* **EXERCISE REQUIREMENTS**: From the forum thread on Dublin rents below, transcribe the passage starting at "Shark, 5 weeks" and ending at "the rental market?".

* **DOCUMENT SEGMENT**:
☆ ☆ ☆ ☆ ☆

I've been renting in Dublin for a number of years, couldnt afford to purchase at the time when I first moved here and now I just prefer to rent, keeps my options open and renting in a shared house is so much more appealing than having a place on my own, gets lonely living on your own.. and its cheaper too..

I'm moving house soon and my landlord is upping the rent by a huge amount in the place im moving out of, €500 a month, which is nuts but he is convinced he is gonna get it. Apparently there are 3 other houses on the street renting at this price and everyone is being snapped up as soon as they are available for rent. All these are 3 bed townhouses by the way in the Dublin 6w area..

So apparently in some areas, rental properties are in great demand and prices are increasing..

I.C


----------



## Shark Trager

I let an apt in Dublin about 5 weeks ago,2 bed E1350 pm,phone rang off the hook,let it in record time,are we facing a crash?Short answer No.


----------



## mercman

Shark, 5 weeks ago Bertie Ahern stated that he wouldn't retire until the next election !!! 5 weeks is a long time in property and politics.


----------



## Shark Trager

Mercman,the question was "Do you thinl we are facing a rental crash?"I provided anecdotal evidence we were not,how are you comparing political life with the rental market?


----------



## mercman

mercman said:


> And as or if not more important is that sentiment is been eroded. Without placing a Political angle on the matter, the opposition who are jockying for position have managed to blast through negativity after negativity after negativity, so much so that it is now sticking. First it was residential property, then commercial property and now consumer demand. This is now causing rents to decline. If any of these half witted Politicians could shut up and declare their own policies, the entire economic base would not be as effected as it is.

☆ ☆ ☆ ☆ ☆

* **DATA RECORDS**:
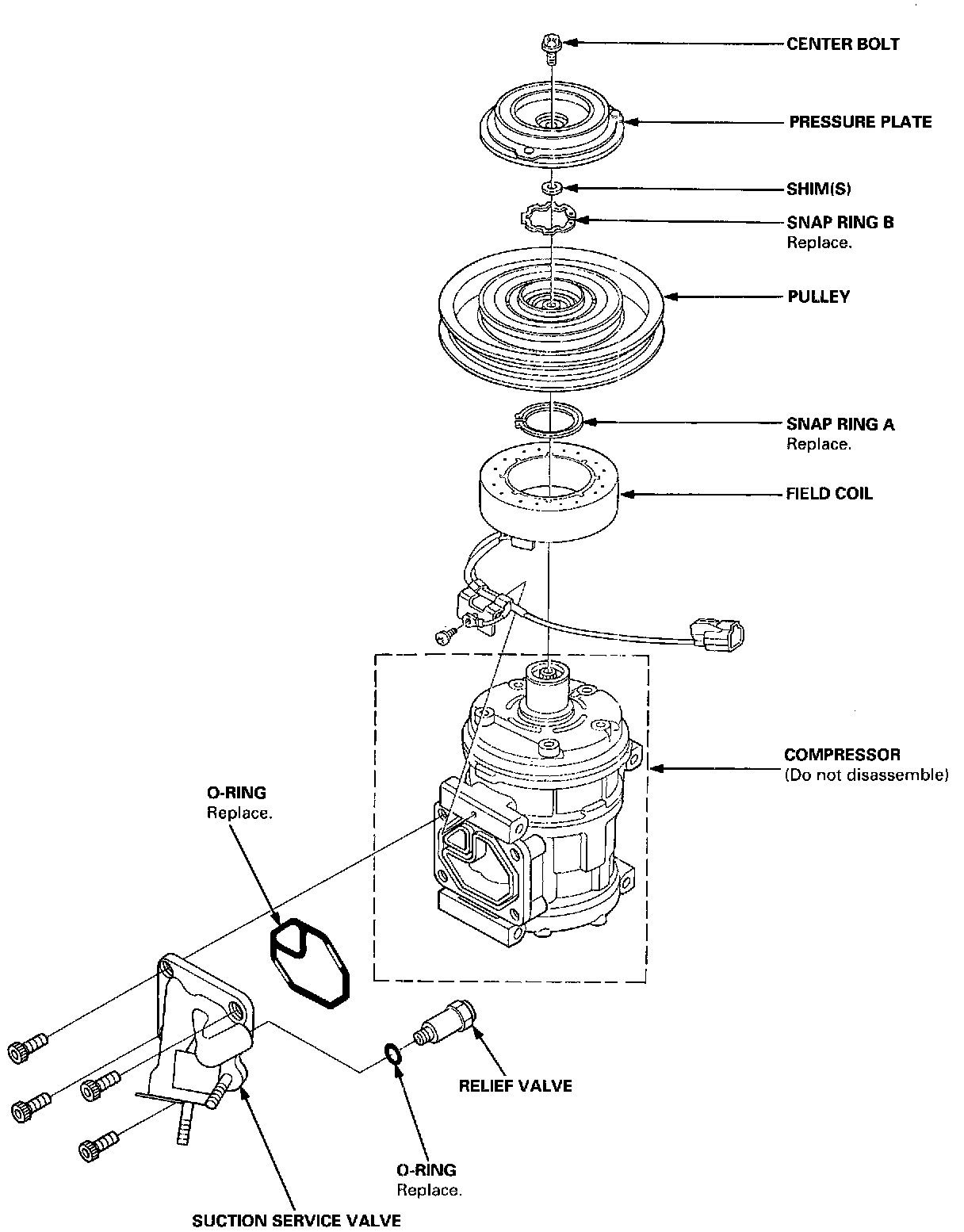 CENTER BOLT

PRESSURE PLATE

SHIM(S)

SNAP RING B
Replace.

PULLEY

SNAP RING A
Replace.

FIELD COIL

COMPRESSOR
(Do not disassemble)

O-RING
Replace.

RELIEF VALVE

O-RING
Replace.

SUCTION SERVICE VALVE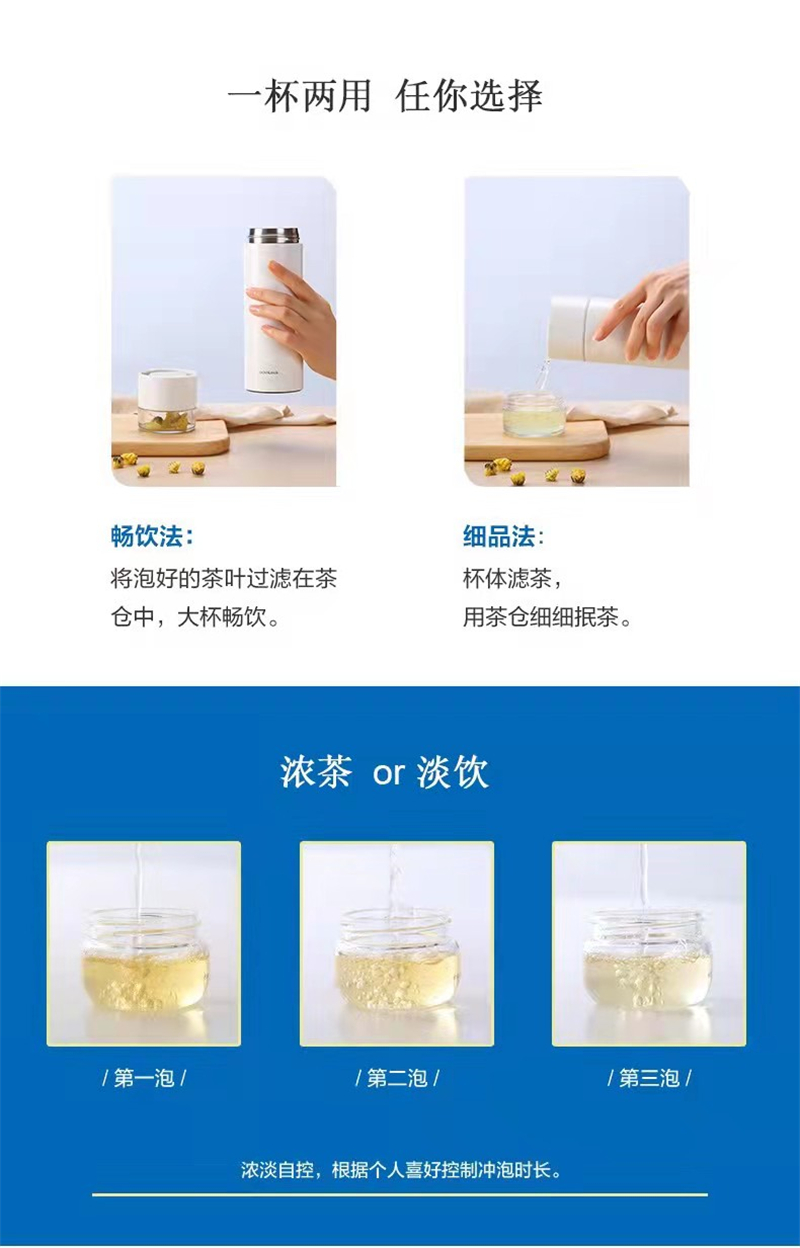 一杯两用 任你选择

畅饮法：
将泡好的茶叶过滤在茶仓中，大杯畅饮。

细品法：
杯体滤茶，
用茶仓细细抿茶。

浓茶 or 淡饮

/ 第一泡 /

/ 第二泡 /

/ 第三泡 /

浓淡自控，根据个人喜好控制冲泡时长。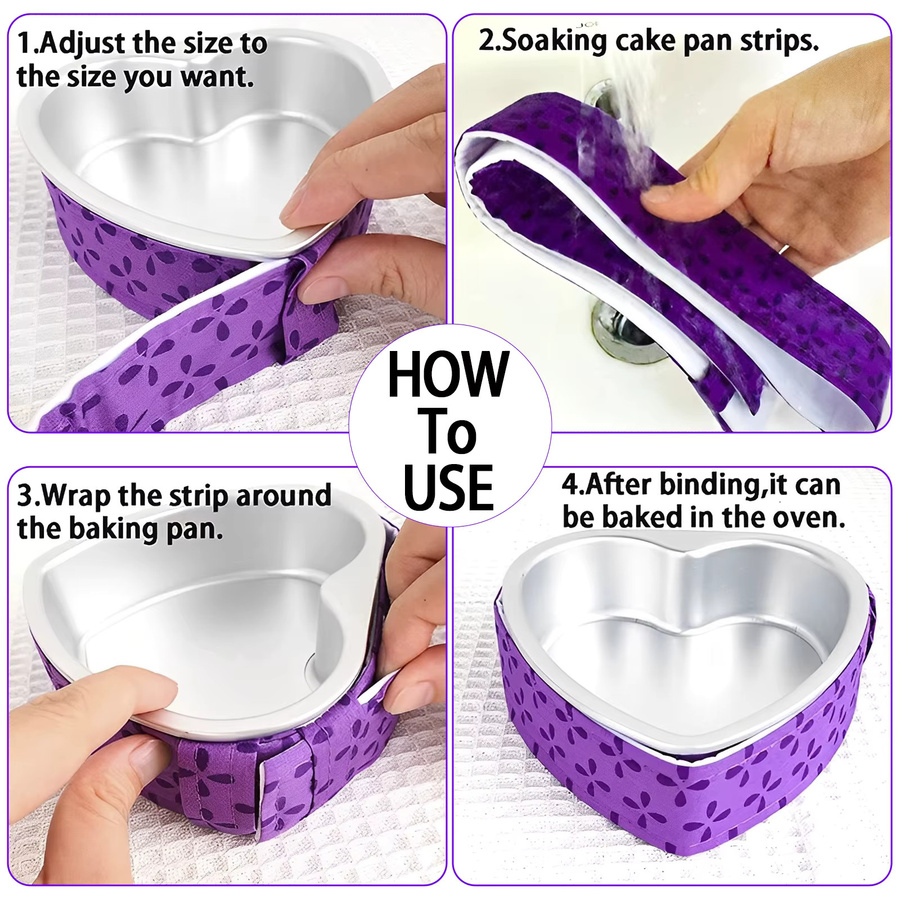 1.Adjust the size to the size you want.

2.Soaking cake pan strips.

HOW To USE

3.Wrap the strip around the baking pan.

4.After binding,it can be baked in the oven.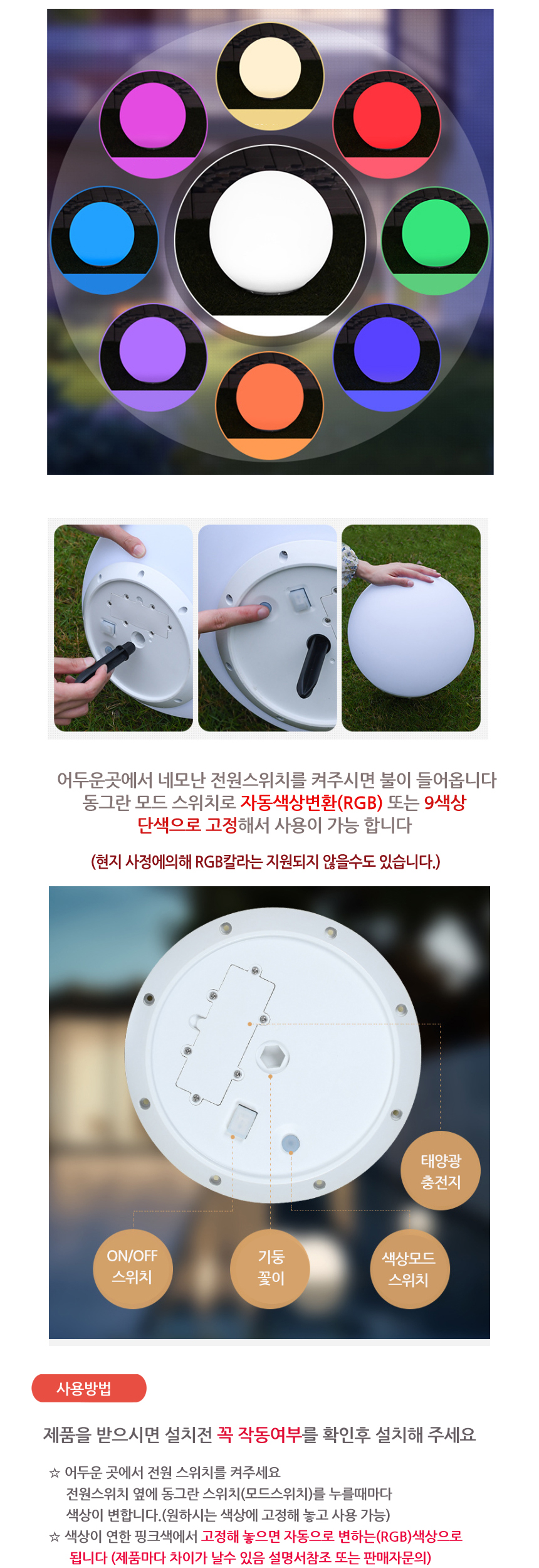 어두운곳에서 네모난 전원스위치를 켜주시면 불이 들어옵니다
동그란 모드 스위치로 자동색상변환(RGB) 또는 9색상
단색으로 고정해서 사용이 가능 합니다

(현지 사정에의해 RGB칼라는 지원되지 않을수도 있습니다.)

태양광
충전지

ON/OFF
스위치

기둥
꽂이

색상모드
스위치

사용방법

제품을 받으시면 설치전 꼭 작동여부를 확인후 설치해 주세요

☆ 어두운 곳에서 전원 스위치를 켜주세요
전원스위치 옆에 동그란 스위치(모드스위치)를 누를때마다
색상이 변합니다.(원하시는 색상에 고정해 놓고 사용 가능)
☆ 색상이 연한 핑크색에서 고정해 놓으면 자동으로 변하는(RGB)색상으로
됩니다 (제품마다 차이가 날수 있음 설명서참조 또는 판매자문의)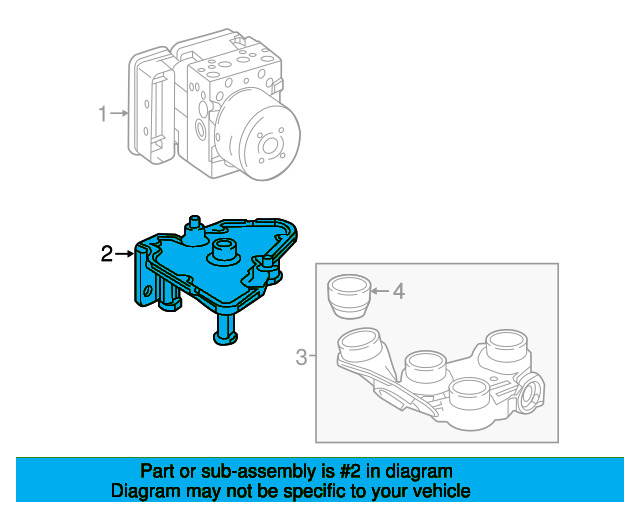 1
2
4
3
Part or sub-assembly is #2 in diagram
Diagram may not be specific to your vehicle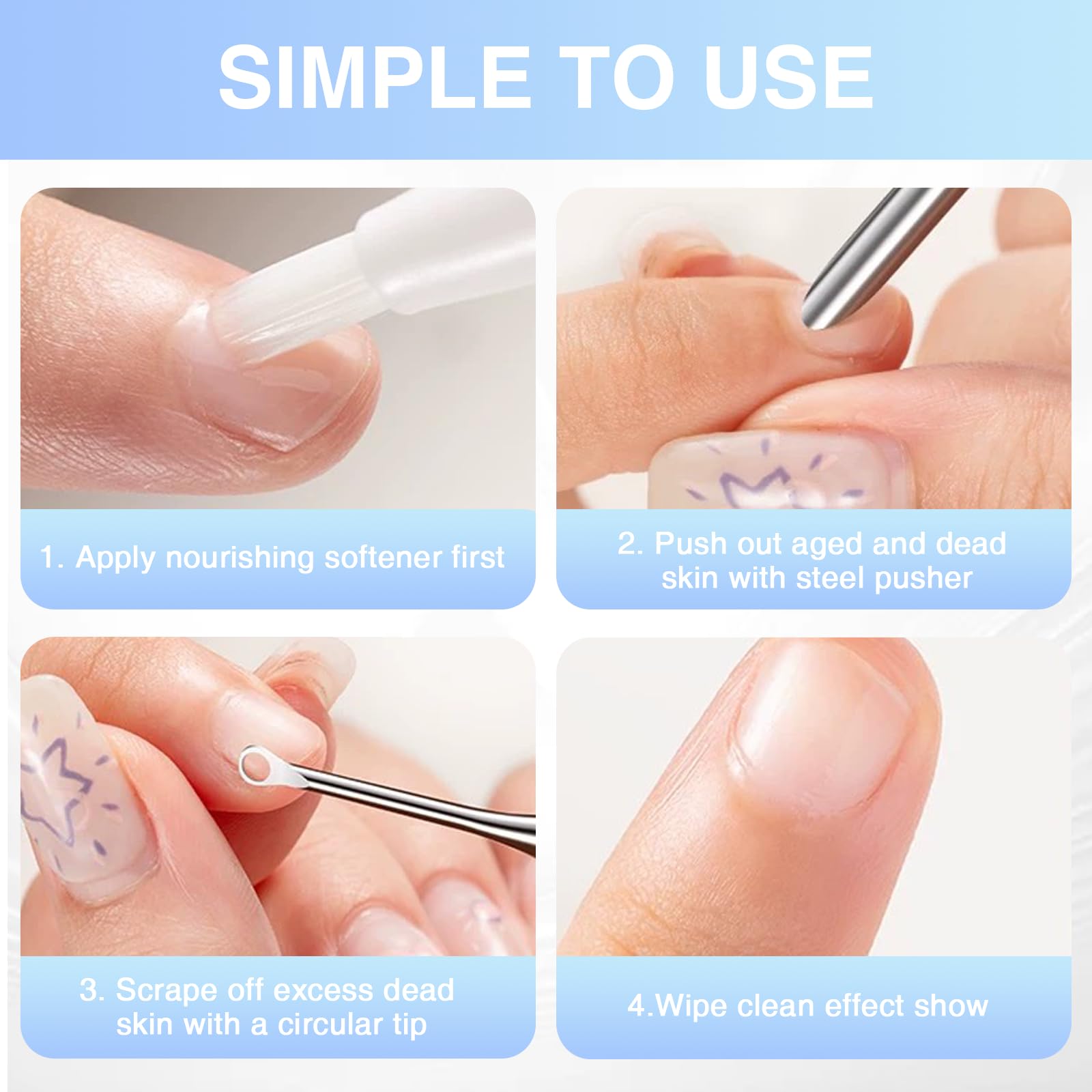 SIMPLE TO USE

1. Apply nourishing softener first

2. Push out aged and dead skin with steel pusher

3. Scrape off excess dead skin with a circular tip

4.Wipe clean effect show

☆ ☆ ☆ ☆ ☆

* **EXERCISE OUTPUT**:
Shark, 5 weeks ago Bertie Ahern stated that he wouldn't retire until the next election !!! 5 weeks is a long time in property and politics.


----------



## Shark Trager

Mercman,the question was "Do you thinl we are facing a rental crash?"I provided anecdotal evidence we were not,how are you comparing political life with the rental market?